● Passage to read
________________
Opening Complexities

John Dewey (2008h) opens Experience and Education with this thought: “Mankind likes to think in terms of extreme opposites. It is given to formulating its beliefs in terms of Either-Ors, between which it recognizes no intermediate possibilities” (LW.13.5).1 It is telling and important that in Dewey’s final major work on education he begins by reminding us that mankind likes to think in opposites, but Dewey does not. Telling, because John Dewey has been vilified or praised for positions that he does not hold,2 and important because though Dewey’s thinking—or the idea of Dewey—may provoke strong reactions, Dewey aimed to invite thought beyond the simplistic dualistic categorizations we are all too apt to rely on and engage with when thinking. Thinking is difficult, and because Dewey’s writing is meant to provoke thought that asks us to step outside of habituated modes of thinking, Dewey’s work is difficult. I mention this at the outset, because it is important to know what we are getting into. We may have a vague sense of what Dewey is—progressive, liberal, anti-religion, instrumentalist, pragmatist—but these labels often say more about an unwillingness to think with Dewey than it does about what Dewey thinks. For this reason, I aim to offer what Philip Jackson (2002) calls “an appreciative exegesis” (p. 167) of John Dewey on the present: appreciative, because Dewey continues to remain relevant to education; exegetical, because his thought is often challenging to understand and needs interpretive work before it is seen to be as relevant as it is.
________________
● Material provided
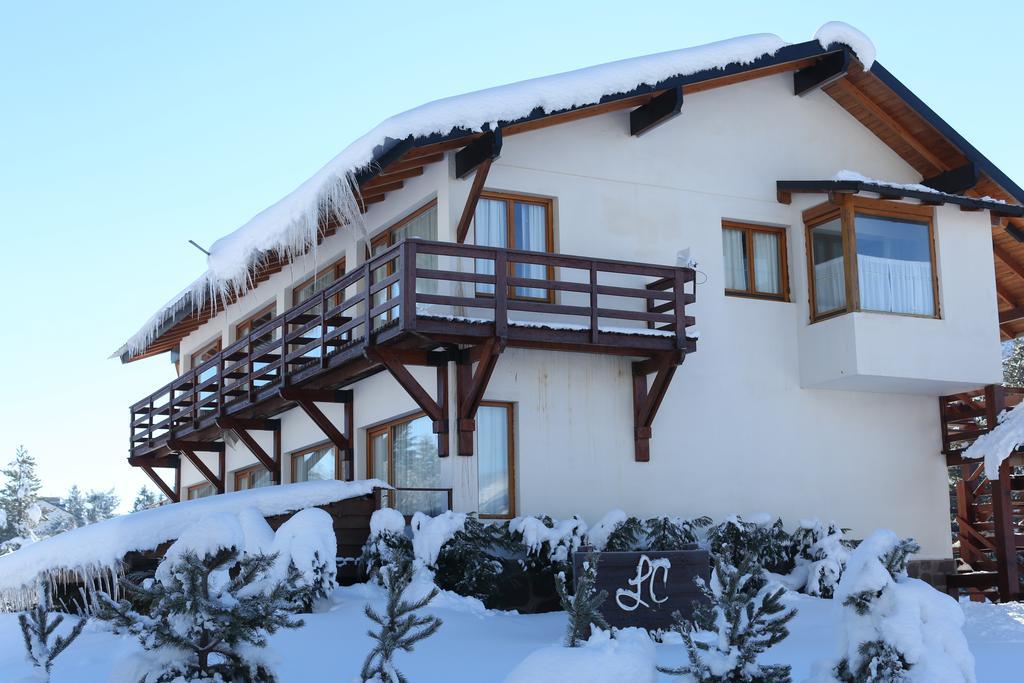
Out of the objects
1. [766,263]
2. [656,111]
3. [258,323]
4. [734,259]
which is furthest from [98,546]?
[258,323]

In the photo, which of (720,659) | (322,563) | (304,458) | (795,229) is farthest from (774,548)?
(720,659)

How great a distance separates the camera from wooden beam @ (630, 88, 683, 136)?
1753 cm

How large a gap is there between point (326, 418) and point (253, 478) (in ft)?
17.2

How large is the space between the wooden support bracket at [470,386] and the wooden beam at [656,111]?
4.50 meters

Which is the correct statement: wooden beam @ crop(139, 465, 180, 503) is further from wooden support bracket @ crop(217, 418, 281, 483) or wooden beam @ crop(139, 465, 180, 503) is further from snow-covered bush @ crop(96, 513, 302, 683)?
snow-covered bush @ crop(96, 513, 302, 683)

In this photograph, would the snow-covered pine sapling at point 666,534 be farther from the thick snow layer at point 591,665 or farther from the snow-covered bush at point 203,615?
the snow-covered bush at point 203,615

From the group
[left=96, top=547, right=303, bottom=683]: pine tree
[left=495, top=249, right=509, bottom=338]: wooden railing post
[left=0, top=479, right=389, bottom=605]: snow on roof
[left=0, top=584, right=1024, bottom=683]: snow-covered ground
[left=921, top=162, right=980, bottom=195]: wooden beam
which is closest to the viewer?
[left=96, top=547, right=303, bottom=683]: pine tree

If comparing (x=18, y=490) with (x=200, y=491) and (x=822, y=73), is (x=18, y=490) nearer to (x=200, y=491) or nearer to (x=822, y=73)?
(x=200, y=491)

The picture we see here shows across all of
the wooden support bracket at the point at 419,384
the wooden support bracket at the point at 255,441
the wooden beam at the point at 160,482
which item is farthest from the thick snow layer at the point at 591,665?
the wooden beam at the point at 160,482

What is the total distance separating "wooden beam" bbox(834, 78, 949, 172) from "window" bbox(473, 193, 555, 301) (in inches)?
221

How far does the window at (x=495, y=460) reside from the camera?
16203mm

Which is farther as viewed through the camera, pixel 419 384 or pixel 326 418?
pixel 326 418

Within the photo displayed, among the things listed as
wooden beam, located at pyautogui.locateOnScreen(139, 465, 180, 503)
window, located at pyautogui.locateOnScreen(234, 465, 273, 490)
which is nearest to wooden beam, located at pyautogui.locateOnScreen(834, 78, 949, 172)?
window, located at pyautogui.locateOnScreen(234, 465, 273, 490)

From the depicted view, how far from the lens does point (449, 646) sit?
1129 cm
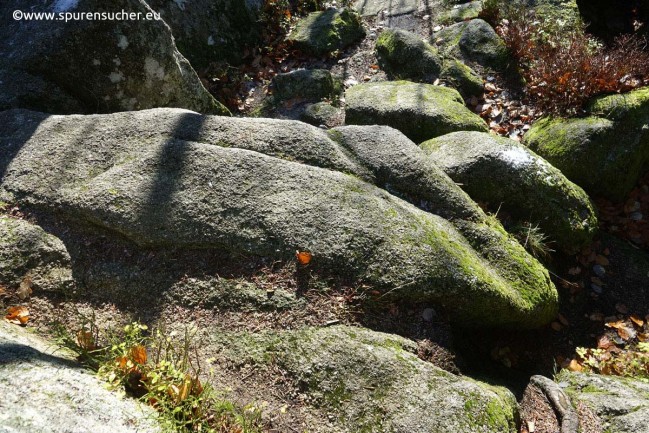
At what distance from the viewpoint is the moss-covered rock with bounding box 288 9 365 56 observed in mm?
→ 8984

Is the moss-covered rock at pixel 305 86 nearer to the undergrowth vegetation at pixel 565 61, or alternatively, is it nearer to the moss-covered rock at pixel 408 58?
the moss-covered rock at pixel 408 58

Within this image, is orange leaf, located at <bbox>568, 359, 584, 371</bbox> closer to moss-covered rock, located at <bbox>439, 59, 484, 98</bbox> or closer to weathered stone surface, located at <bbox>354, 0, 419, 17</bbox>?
moss-covered rock, located at <bbox>439, 59, 484, 98</bbox>

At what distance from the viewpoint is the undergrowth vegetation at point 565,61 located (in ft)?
20.8

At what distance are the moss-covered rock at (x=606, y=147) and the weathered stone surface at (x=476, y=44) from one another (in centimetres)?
233

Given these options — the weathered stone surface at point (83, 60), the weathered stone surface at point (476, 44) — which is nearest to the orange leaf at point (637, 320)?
the weathered stone surface at point (476, 44)

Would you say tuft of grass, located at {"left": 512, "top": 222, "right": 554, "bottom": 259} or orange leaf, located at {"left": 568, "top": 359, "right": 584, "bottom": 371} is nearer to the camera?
orange leaf, located at {"left": 568, "top": 359, "right": 584, "bottom": 371}

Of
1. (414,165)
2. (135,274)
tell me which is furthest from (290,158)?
(135,274)

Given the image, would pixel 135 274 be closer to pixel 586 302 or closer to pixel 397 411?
pixel 397 411

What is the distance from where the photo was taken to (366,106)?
6.64 meters

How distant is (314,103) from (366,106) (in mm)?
1283

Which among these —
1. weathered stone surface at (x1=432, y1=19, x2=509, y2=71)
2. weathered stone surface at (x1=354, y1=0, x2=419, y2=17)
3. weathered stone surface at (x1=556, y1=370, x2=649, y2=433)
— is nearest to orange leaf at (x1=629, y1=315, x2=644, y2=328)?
weathered stone surface at (x1=556, y1=370, x2=649, y2=433)

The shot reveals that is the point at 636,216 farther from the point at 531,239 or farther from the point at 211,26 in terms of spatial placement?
the point at 211,26

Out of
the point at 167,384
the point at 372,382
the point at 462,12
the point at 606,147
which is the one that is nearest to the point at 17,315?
the point at 167,384

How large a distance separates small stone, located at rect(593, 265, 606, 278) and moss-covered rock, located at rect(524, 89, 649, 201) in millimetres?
1168
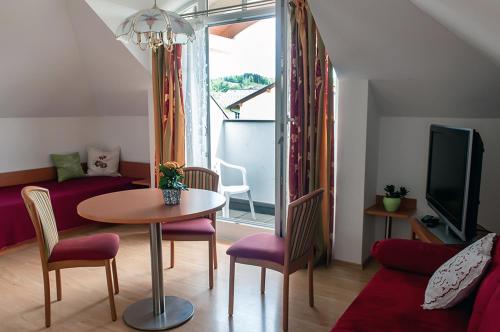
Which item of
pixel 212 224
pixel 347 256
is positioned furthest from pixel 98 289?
pixel 347 256

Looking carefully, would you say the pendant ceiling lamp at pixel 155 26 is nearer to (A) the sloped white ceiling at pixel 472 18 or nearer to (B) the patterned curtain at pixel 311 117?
(B) the patterned curtain at pixel 311 117

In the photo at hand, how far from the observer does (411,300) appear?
2014 millimetres

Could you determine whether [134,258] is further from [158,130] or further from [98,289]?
[158,130]

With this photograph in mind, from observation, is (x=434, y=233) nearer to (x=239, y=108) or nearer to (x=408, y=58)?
(x=408, y=58)

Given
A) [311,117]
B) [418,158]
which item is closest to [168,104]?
[311,117]

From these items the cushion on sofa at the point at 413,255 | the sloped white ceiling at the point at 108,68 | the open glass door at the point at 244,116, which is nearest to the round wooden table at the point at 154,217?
the cushion on sofa at the point at 413,255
________________
● Set problem 1
Translate this sentence from the passage on John Dewey into Spanish: "I mention this at the outset, because it is important to know what we are getting into."
● Set problem 2
Carry on the passage on John Dewey, beginning right after its final sentence.

● Output 1
Menciono esto desde el principio, porque es importante saber en qué nos estamos metiendo.

● Output 2
Reading appreciatively is not to claim that Dewey is infallible; but, it is to say that the present study will focus on one aspect of his thinking—the educational present—that I believe he gets right in a profoundly important way. This will be the focus of my work. My aim is to think with Dewey on the educational present, ignoring labels that often obscure more than they illuminate, sticking closely to his texts with an eye toward showing why we should take Dewey’s thought as seriously as possible.
In addition to recognizing how complex Dewey’s thought is because it goes against the grain of the labels we often want to attribute and affix to Dewey, there is a second difficulty. David Hawkins (2000) puts the point nicely: “It is not easy to criticize Dewey, because when you do you usually find that he has made the necessary qualifications somewhere else in his vast writings” (p. 109). Dewey’s collected works are vast, and Dewey often rewrote sections of his major works when he realized he was mistaken. It is hard to criticize Dewey because closer readings of Dewey will generally show that Dewey anticipates and overcomes our objections. Because of this, there is a tendency to underappreciate Dewey’s complexity in order to make—or score—a point.3 As readers of Dewey, I think it is important that we hold off arguing against, or throwing our full support behind, Dewey and attempt to read Dewey closely, letting his writing expand the ways we think about education and our students.
Finally, Dewey always believed that good educational writing reconstructs the theory/practice divide. There is writing that is merely theoretical in education—that is, work that has next to nothing to do with the life of schools or classrooms—and there is writing that may be found immediately useful, but which doesn’t offer grounds for thinking and continued growth as an educator. Dewey hoped to avoid both ends of this polarity, as do I. In particular, I want Dewey’s thinking on the present to help teachers think about their classroom in new ways and creatively and critically engage with Dewey’s thinking on the educational present to reconstruct the ways they teach and think about teaching. To do this, I aim to do justice to Dewey’s thought, without becoming mired in scholarly details and debates that can prove distracting, while also making connections to classroom practices as I understand and experience them.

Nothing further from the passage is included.